Piłka nożna

Piłka nożna | 10-04-21

Pniówek Pawłowice – Rekord B-B 3:1 (0:1)

Gra bielszczan mogła się podobać, wynik zdecydowanie - nie.

Pniówek ’74 Pawłowice – Rekord Bielsko-Biała 3:1 (0:1)

0:1 Iwanek (11 min.)

1:1 Weis (51 min.)

2:1 Spratek (62 min.)

3:1 Szkatuła (90+2 min.)

Rekord: Szumera – Gaudyn, Rucki, Kareta, Caputa, N. Wróblewski (22. Sz. Wróblewski), Madzia (82. Sobik), Szymański, Iwanek (71. Ciućka), Nowak, Byrtek (71. Kowalczyk)

- Gdyby mecz zakończył się po pierwszej połowie, byłoby dla nas idealnie – tak skwitował potyczkę w Pawłowicach Dariusz Mrózek, trener „rekordzistów”. Pierwsze trzy kwadranse meczu z niewygodnym dla biało-zielonych „od zawsze” ułożyło się po myśli naszego zespołu. Bielszczanie może nie zdominowali gospodarzy, ale mieli więcej aktywów w grze ofensywnej. Uwagi można zgłaszać - tylko i aż - do podbramkowej skuteczności. Okazji, by zamknąć rezultat meczu nie brakowało. Były groźne dośrodkowania, były podbramkowe spięcia, była szansa na rzut karny, gdy jeden z graczy Pniówka miał dotknąć piłki ręką, po uderzeniu Mateusza Madzi. Padł tylko jeden gol, za to rzadkiej urody. Daniel Iwanek w swoim stylu zbiegł z bocznego sektora i bez większego namysłu efektownie uderzył w dalszy róg bramki gospodarzy.

Jeszcze pierwsze minuty drugiej odsłony nie zwiastowały niczego niedobrego dla drużyny gości. Niestety pojawiły się błędy w reakcjach i ustawieniu przy tzw. stałych fragmentach dla gospodarzy.
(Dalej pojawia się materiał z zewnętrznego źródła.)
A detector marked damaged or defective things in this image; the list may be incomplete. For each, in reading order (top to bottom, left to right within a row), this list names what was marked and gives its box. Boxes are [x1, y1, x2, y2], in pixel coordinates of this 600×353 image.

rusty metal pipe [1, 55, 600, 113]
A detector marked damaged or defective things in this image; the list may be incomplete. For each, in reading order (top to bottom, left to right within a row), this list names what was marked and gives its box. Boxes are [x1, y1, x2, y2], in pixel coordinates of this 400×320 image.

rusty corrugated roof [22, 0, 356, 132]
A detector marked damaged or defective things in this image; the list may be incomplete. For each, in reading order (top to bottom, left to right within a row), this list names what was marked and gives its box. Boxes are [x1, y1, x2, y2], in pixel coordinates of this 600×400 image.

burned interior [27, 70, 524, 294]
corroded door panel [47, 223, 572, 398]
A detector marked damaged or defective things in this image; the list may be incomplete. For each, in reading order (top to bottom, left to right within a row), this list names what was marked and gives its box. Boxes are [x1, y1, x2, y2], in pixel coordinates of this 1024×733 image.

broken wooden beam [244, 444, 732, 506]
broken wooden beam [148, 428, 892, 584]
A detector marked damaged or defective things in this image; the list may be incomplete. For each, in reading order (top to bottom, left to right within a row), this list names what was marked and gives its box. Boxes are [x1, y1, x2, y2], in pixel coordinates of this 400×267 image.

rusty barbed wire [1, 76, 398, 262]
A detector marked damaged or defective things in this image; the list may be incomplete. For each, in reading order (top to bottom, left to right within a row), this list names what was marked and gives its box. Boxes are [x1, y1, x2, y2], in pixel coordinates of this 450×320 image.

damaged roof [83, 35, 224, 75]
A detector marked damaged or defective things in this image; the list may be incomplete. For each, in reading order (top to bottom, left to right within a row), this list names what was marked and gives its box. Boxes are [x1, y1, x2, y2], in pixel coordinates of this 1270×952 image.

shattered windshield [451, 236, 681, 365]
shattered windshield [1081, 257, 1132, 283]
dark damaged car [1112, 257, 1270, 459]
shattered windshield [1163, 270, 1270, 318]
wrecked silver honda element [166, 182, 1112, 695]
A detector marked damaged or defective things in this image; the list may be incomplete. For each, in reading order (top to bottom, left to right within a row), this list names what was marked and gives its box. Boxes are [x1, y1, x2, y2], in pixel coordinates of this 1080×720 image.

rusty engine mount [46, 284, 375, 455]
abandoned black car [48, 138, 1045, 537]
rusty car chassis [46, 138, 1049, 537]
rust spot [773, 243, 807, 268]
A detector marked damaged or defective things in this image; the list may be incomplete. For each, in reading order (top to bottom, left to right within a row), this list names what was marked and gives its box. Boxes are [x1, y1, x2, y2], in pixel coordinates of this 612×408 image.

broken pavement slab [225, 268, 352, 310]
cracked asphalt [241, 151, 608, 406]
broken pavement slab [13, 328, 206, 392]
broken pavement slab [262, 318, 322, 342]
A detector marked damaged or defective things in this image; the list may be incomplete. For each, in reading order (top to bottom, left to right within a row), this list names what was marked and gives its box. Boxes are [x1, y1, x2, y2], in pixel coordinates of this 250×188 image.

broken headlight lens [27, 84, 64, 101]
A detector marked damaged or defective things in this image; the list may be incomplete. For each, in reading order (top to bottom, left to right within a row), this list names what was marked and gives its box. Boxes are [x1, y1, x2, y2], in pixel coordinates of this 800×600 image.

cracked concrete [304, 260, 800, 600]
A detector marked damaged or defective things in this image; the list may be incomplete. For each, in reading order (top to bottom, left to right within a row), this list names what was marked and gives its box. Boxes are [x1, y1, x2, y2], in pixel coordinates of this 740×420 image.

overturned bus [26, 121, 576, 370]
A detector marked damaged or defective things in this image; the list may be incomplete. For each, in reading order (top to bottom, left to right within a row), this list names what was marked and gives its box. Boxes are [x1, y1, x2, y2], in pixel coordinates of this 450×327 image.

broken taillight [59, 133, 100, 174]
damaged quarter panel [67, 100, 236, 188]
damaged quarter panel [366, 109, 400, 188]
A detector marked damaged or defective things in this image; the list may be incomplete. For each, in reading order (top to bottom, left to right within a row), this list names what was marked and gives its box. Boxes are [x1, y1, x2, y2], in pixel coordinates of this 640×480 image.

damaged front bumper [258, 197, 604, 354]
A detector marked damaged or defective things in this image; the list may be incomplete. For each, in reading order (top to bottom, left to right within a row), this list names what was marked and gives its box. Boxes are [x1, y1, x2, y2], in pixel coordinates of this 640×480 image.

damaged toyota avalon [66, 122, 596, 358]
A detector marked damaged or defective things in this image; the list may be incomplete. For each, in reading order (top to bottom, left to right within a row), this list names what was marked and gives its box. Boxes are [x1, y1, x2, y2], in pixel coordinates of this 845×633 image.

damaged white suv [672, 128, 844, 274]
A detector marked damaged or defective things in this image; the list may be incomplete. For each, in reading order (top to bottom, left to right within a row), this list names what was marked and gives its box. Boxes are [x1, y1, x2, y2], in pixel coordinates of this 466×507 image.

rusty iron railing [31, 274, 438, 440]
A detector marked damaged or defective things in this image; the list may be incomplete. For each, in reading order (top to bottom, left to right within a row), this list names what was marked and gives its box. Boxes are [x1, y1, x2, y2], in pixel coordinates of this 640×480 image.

Genezy utraty gola na 1:1 należy upatrywać w rozegraniu przez graczy Pniówka rzutu wolnego. Strzał Dawida Weisa w krótki róg bramki jedynie zwieńczył łańcuszek pomyłek bielszczan. Początku trafienia Kamila Spratka łatwo doszukać się przy aucie pawłowiczan. Co gorsza, do pomyłek w ustawieniu i asekuracji doszły poważne błędy przy wyprowadzaniu piłki spod własnej bramki. Takie zagrania przypłacili przedwczesnym opuszczeniem placu gry Dariusz Rucki za tzw. faul taktyczny już przy prowadzeniu Pniówka oraz Konrad Kareta pod koniec podstawowego czasu gry, kiedy ręką zatrzymał piłkę zmierzającą do bramki. Jako, że całość tej akcji zakończyła się drugim w tym meczu upomnieniem żółtą kartką bielszczanina, goście kończyli w dziewiątkę. O ile grając w dziesięciu „rekordziści” heroicznie starali się doprowadzić do wyrównania wyniku, to po kolejnej stracie nie byli w stanie zapobiec utracie trzeciego gola, już  doliczonym czasie gry.